Page extract:
□ □ □
# Two days, 12+ Hours, How do I interpret this...?



## jrittz (Jan 8, 2011)

I've spent a TON of time researching and sub crawling, and repositioning subs, and calibrating sound levels, and and and...

So I've been able to calibrate it at 75db and did two runs (Among the hundreds previously.)

My last two runs and sub positions seem to give me the closes resemblance to a flat response but... it's not close to many I've seen posted.

How do I move forward and interpret what's going on with these two curves?

#1 The blue is two subs calibrated at 75db's and I believe out of phase.
#2 The maroon is the same two subs, same two positions and, I believe, in phase. I believe the maroon is now on the right track but I do not know what it's telling me beyond it's not flat? It's probably my room which is my family room without any sort of treatments. I'm fairly new to HT and so at this point, I've VERY proud of myself for being able to actually get something in the realm of "normal". 

Front sub is a VTF-15H and rear sub is VTF2-MK3. The VTF2 is the phase I changed.

I have also attached a layout of my room. The 15H is in the top left, the old VTF2-MK3 position (position #1). The VTF2 is in the bottom left (Blue Square). My options are very limited as to where I can place subs.

Edit: Added one more screenshot which has my soundcard calibration and Mic/Meter calibration.

I had the 15H at the red square and the VTF2 in position #1 with far worse results. I have also tried 15H in position #1 and VTF2 in red square. Best results so far are 15H in pos. #1 and VTF2 in blue square.

So I'm not sure what's necessary here but here is what I have:

Laptop with external sound card which is the SoundBlaster X-Fi Pro (Best Buy 69.99) and installed the drivers/software that came with it.
□ □ □
Collected material:

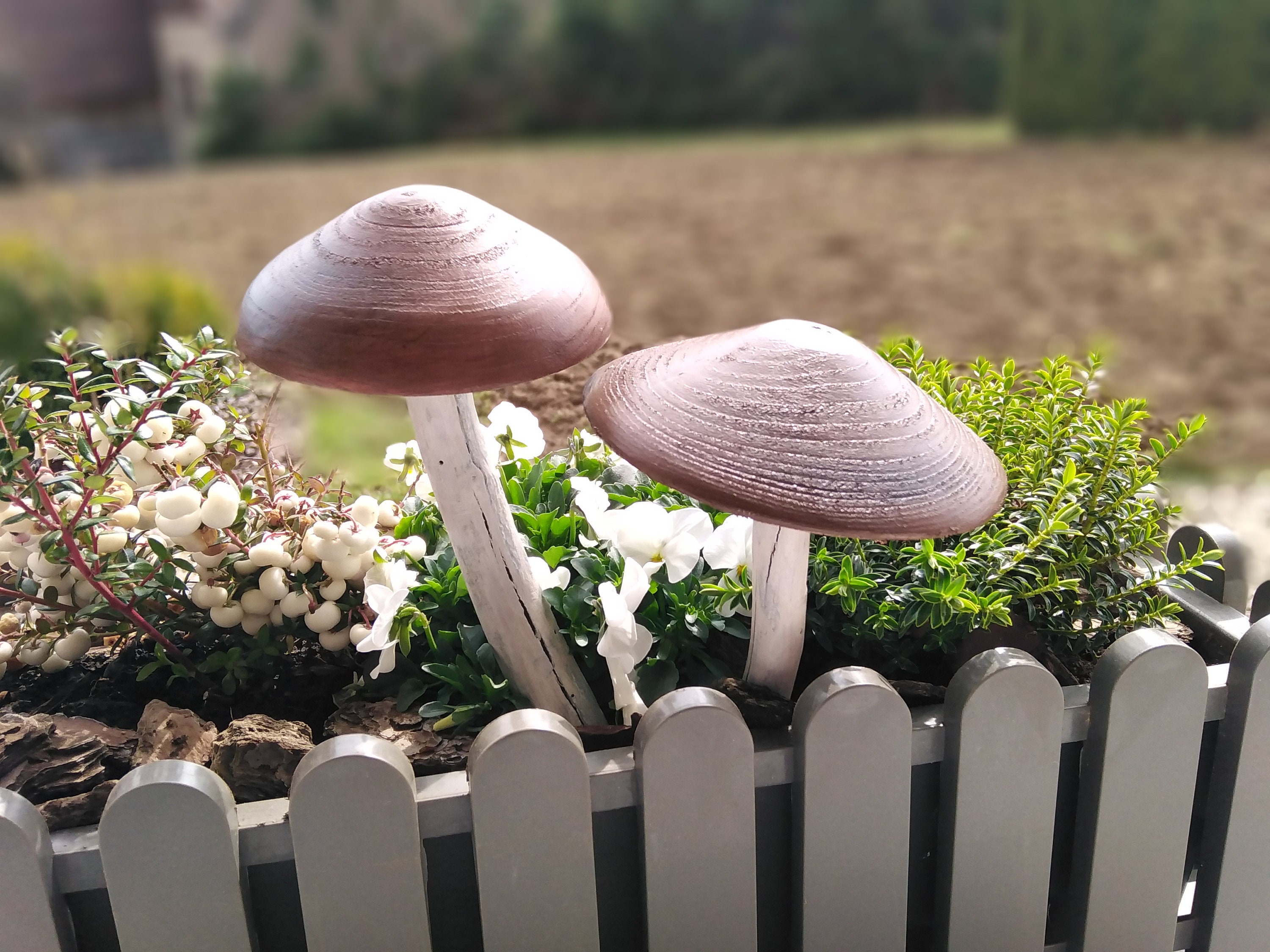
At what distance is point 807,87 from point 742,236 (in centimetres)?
1147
□ □ □
Required work:
A. In the subwoofer forum post, why does the poster think the maroon curve still isn't flat? Answer in one to three sentences.
B. In the subwoofer forum post, which subwoofer had its phase changed?
C. Repeat everything in the subwoofer forum post from "#2 The maroon" down to "can place subs.".

Outputs for the tasks:
A. The poster thinks the room is probably the cause. It is a family room with no acoustic treatments of any kind.

B. The rear sub, the VTF2-MK3.

C.
#2 The maroon is the same two subs, same two positions and, I believe, in phase. I believe the maroon is now on the right track but I do not know what it's telling me beyond it's not flat? It's probably my room which is my family room without any sort of treatments. I'm fairly new to HT and so at this point, I've VERY proud of myself for being able to actually get something in the realm of "normal". 

Front sub is a VTF-15H and rear sub is VTF2-MK3. The VTF2 is the phase I changed.

I have also attached a layout of my room. The 15H is in the top left, the old VTF2-MK3 position (position #1). The VTF2 is in the bottom left (Blue Square). My options are very limited as to where I can place subs.